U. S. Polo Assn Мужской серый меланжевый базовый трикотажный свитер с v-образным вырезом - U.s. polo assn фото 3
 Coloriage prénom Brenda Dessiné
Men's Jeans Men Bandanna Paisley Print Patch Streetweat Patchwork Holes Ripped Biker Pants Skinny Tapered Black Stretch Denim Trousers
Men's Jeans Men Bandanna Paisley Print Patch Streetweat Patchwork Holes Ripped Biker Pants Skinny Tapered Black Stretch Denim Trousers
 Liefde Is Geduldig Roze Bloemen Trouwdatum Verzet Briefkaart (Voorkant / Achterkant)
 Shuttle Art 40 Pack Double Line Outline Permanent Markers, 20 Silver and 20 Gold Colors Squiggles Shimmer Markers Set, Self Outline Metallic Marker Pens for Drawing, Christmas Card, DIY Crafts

> _Exercise requirements_
Copy out the records above exactly and completely.

> _Problem solution_
U. S. Polo Assn Мужской серый меланжевый базовый трикотажный свитер с v-образным вырезом - U.s. polo assn фото 3
 Coloriage prénom Brenda Dessiné
Men's Jeans Men Bandanna Paisley Print Patch Streetweat Patchwork Holes Ripped Biker Pants Skinny Tapered Black Stretch Denim Trousers
Men's Jeans Men Bandanna Paisley Print Patch Streetweat Patchwork Holes Ripped Biker Pants Skinny Tapered Black Stretch Denim Trousers
 Liefde Is Geduldig Roze Bloemen Trouwdatum Verzet Briefkaart (Voorkant / Achterkant)
 Shuttle Art 40 Pack Double Line Outline Permanent Markers, 20 Silver and 20 Gold Colors Squiggles Shimmer Markers Set, Self Outline Metallic Marker Pens for Drawing, Christmas Card, DIY Crafts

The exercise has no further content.